Recorded data
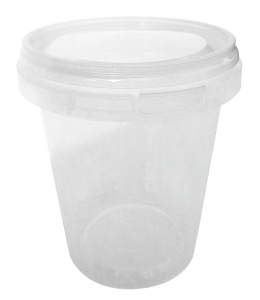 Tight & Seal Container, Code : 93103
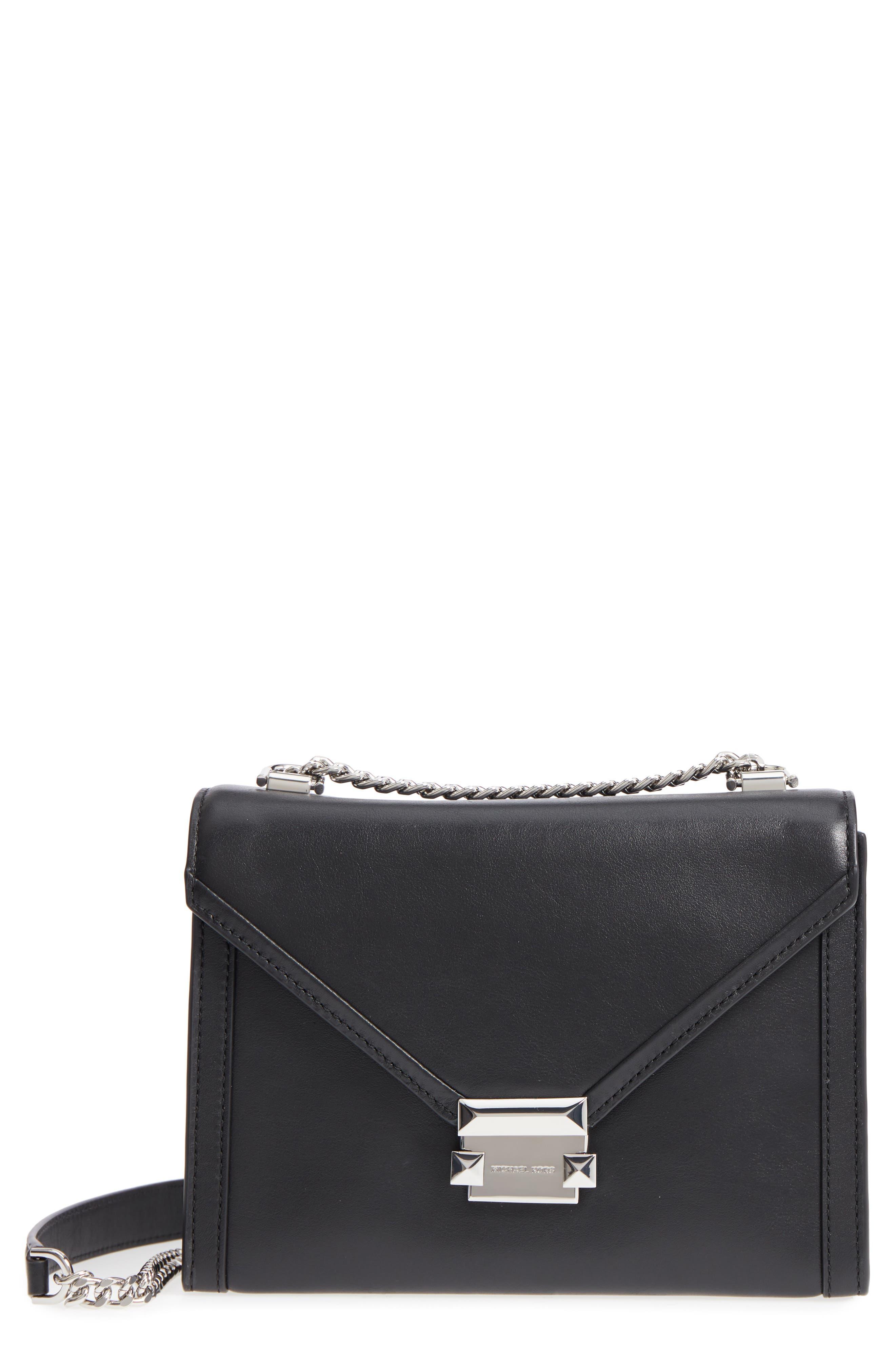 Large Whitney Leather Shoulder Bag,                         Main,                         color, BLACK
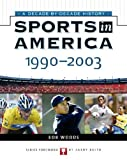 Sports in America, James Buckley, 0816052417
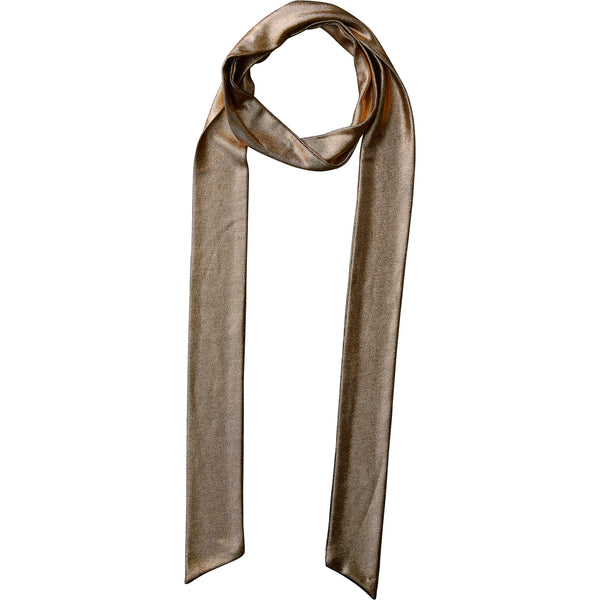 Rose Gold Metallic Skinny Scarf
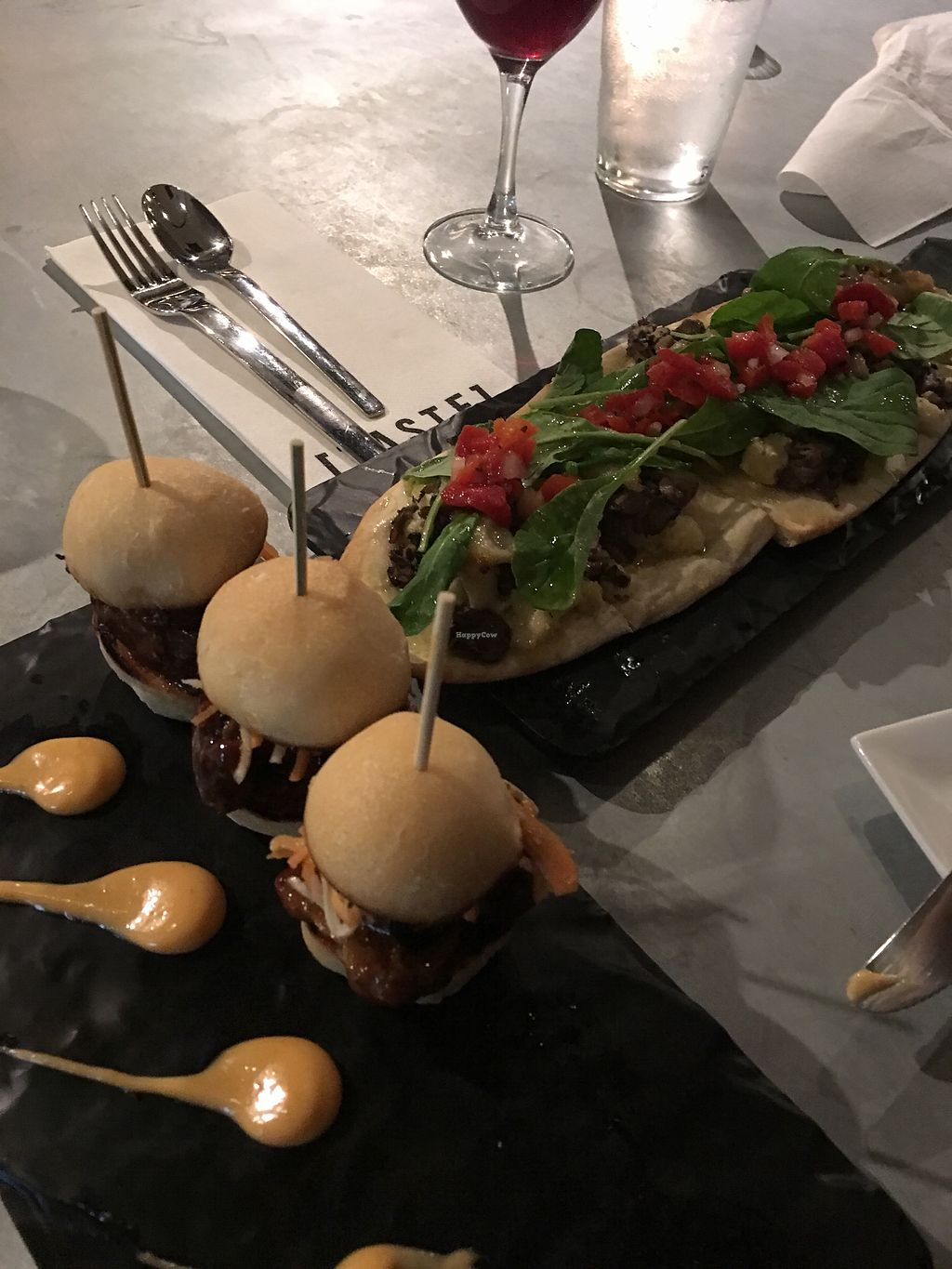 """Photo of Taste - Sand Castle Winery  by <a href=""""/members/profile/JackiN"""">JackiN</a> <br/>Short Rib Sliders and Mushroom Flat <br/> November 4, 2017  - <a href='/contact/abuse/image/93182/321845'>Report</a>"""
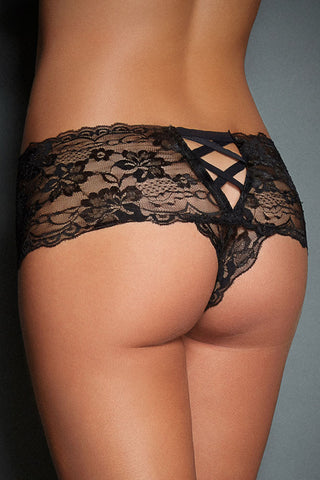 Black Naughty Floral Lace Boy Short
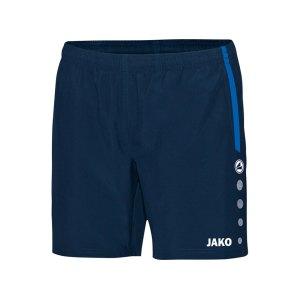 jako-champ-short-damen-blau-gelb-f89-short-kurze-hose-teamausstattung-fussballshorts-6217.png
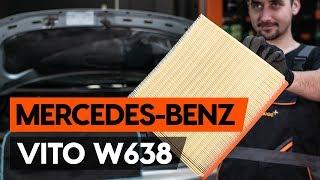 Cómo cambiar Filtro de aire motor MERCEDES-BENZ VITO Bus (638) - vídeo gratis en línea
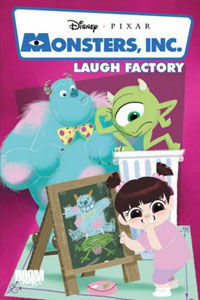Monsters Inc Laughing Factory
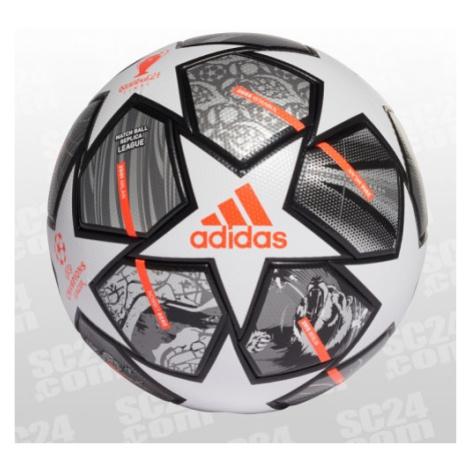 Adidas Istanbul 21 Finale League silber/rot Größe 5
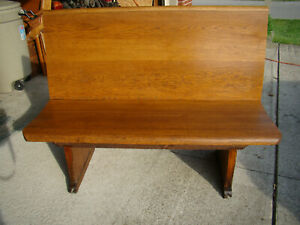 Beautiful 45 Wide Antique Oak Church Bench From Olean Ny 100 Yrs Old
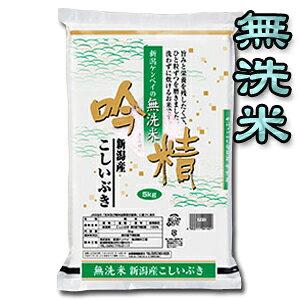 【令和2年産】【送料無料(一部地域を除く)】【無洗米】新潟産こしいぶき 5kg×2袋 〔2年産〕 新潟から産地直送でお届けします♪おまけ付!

==

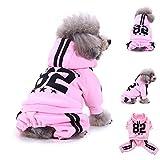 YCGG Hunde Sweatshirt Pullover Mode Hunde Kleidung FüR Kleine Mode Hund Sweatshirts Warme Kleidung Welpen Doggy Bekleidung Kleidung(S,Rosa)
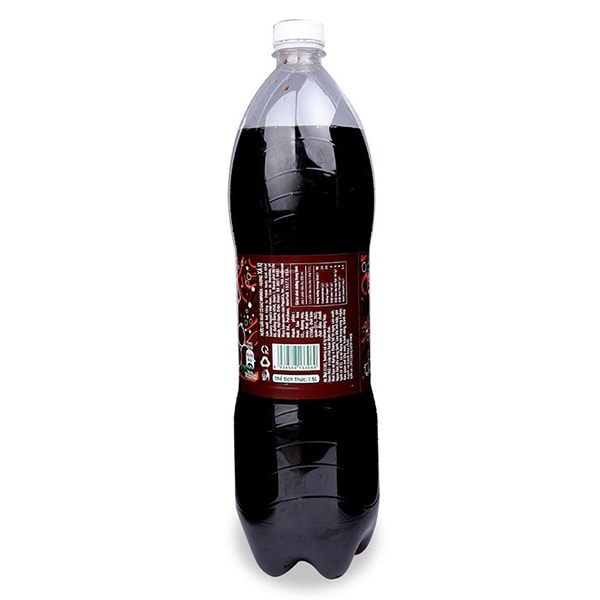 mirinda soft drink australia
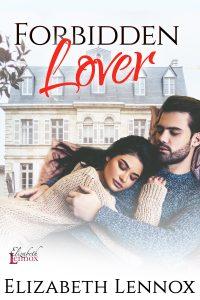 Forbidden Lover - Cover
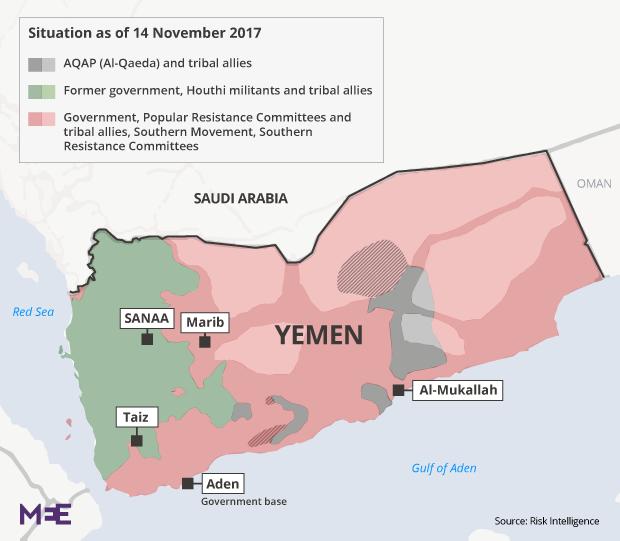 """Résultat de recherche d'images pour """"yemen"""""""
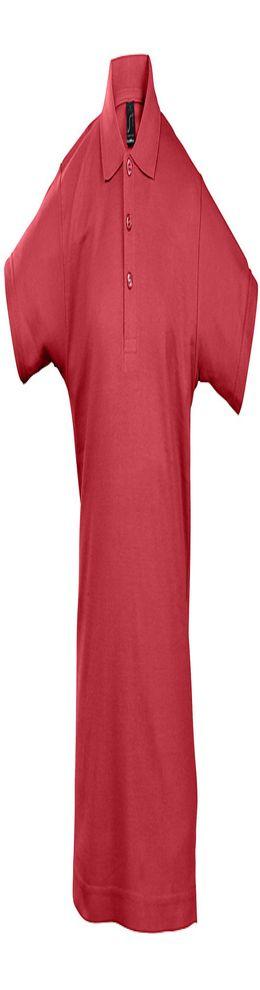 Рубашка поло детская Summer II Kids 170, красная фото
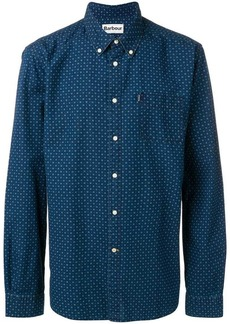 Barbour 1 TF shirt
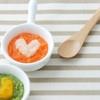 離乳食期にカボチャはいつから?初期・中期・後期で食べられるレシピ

◆ What you have to do ◆
Among the entries above, locate the line with "Beautiful 45 Wide" and the line with "5kg×2袋 〔2年産〕 新潟から産地直送でお届けします♪おまけ付!". Give those two lines and all lines between them again, exactly, leaving out the pictures.

◆ Response to the exercise ◆
 Beautiful 45 Wide Antique Oak Church Bench From Olean Ny 100 Yrs Old
 【令和2年産】【送料無料(一部地域を除く)】【無洗米】新潟産こしいぶき 5kg×2袋 〔2年産〕 新潟から産地直送でお届けします♪おまけ付!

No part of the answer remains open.